# camping at Lake Luzerne, NY



## phantomhorse13 (Feb 18, 2011)

This past weekend, Dean and I went up to Lake Luzerne, NY to spend a long weekend camping with the horses and a couple friends. These friends have been going to this campsite yearly for several years, but I was never able to go before as it was always the same weekend as an endurance ride. But this year the stars aligned and we were able to go!
Luckily the 5 hour drive to the campsite was relatively uneventful and we arrived in time to set up camp and be saddled up for noon.










Spent that afternoon exploring the local trails between the campsite and the Hudson river. We got to a nice vista overlook and got to entertain people tubing and kayaking in the river. Got to see a variety of terrain ranging from wooded single path trail to gravel roads that just begged for a gallop (according to my garmin, we hit 31.5 mph during one leg-stretcher!!). 


https://www.youtube.com/watch?v=PB_TJkdv6Co





















https://www.youtube.com/watch?v=yEL_4FwN2Gs


















After the ride, we went to a local Italian place for dinner, then to the rodeo. I was surprised to hear this rodeo was the oldest weekly rodeo in the country and a lot of people used it for NFR qualification. Good show!

Saturday, the others in the group went to Saratoga racetrack for the day. Dean and I had decided to go back out on some of the trail we had seen the day before, but to do it at training pace (the friends are not endurance riders but show people who actually enjoy trail riding at times). We had a lovely morning ride, with agreeable weather and empty trails. The horses felt great and were happy to move out. We stopped back at camp for lunch, then hooked up with some new friends for a trek to a local ice cream store. That ride didn't go quite according to plan as one of the beginners parted ways with her horse halfway there, but she was fine and a couple others who hadn't wanted ice cream anyway turned back with her. I was sorry to see the lady come off, but wasn't sorry to split with the group as beginners had not been part of the arrangement when we first agreed to go out with the people. Dinner was cooked over a campfire, which I haven't done in years.




















Sunday morning, we went out with our original friends again and explored some new trails. We had a nice 2 hour ride before returning to camp and packing up for the journey home. The trip took a bit longer as there was a lot of weekend traffic, but was overall uneventful. I was very excited to get home and see the results of the new helmet-cam. :grin::grin:


----------



## kait18 (Oct 11, 2011)

awesome pics like always  looks like a ton of fun.
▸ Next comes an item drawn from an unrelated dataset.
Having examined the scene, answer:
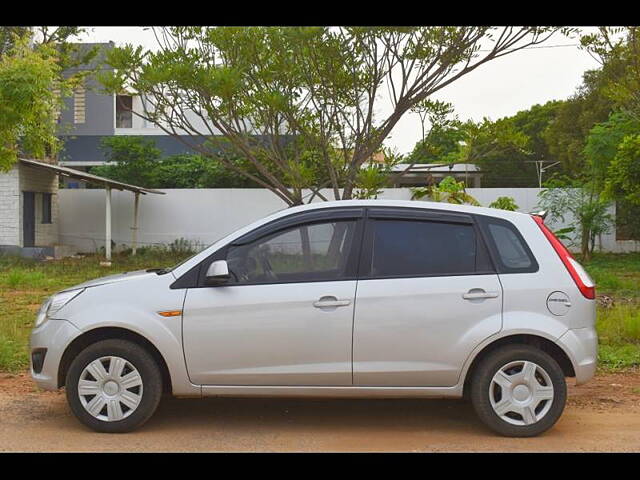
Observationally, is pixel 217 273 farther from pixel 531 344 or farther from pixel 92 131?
pixel 92 131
was it worth the trip? i am planning on going up there sept 8-9. i hope its as nice as your weekend


----------



## QOS (Dec 8, 2008)

what a gorgeous place!!! sounds like y'all had a great time!


----------



## AnitaAnne (Oct 31, 2010)

I laughed when I saw Dream lay her ears back & take off after the other two! She is competative isn't she? 

Over 31 mph? Jeez Louise, that is fast! 

It looks like you had a ton of fun. Great pictures and I love the helmet cam...I've been wondering how you've been taking such steady pictures, when I tried on Chivas my hand wobbled all over the place!

Thanks for sharing your trip with us.


----------



## phantomhorse13 (Feb 18, 2011)

AnitaAnne said:


> I love the helmet cam...I've been wondering how you've been taking such steady pictures, when I tried on Chivas my hand wobbled all over the place!


The helmet cam is actually new-this was the first time I used it. Before I was taking video with my camera in hand.. Can certainly tell the difference in the steadiness!


----------



## AnitaAnne (Oct 31, 2010)

Well, the video looks great with the helmet-cam, i guess much easier to use too! Very useful gadget...


----------



## Celeste (Jul 3, 2011)

What awesome pics! I just now watched the videos. What kind of helmet cam did you get?


----------



## Breella (May 26, 2012)

This looks BEAUTIFUL and not far from my home.


----------



## liltuktuk (Dec 16, 2011)

Where in Luzerne is the camp ground and trails? I got up that way every year to spend time on Sacandaga Lake with family and have heard that there is camping and trails in Luzerne, but never could figure out where.


----------



## phantomhorse13 (Feb 18, 2011)

liltuktuk said:


> Where in Luzerne is the camp ground and trails? I got up that way every year to spend time on Sacandaga Lake with family and have heard that there is camping and trails in Luzerne, but never could figure out where.



We camped at the Luzerne public campgrounds.. off exit 21 of i-87, south down 9N for like 6ish miles. Its not far from the Painted Pony rodeo, if you know where that is. The trails went out of the campground, crossing 9N one way and out of camp the opposite direction.


----------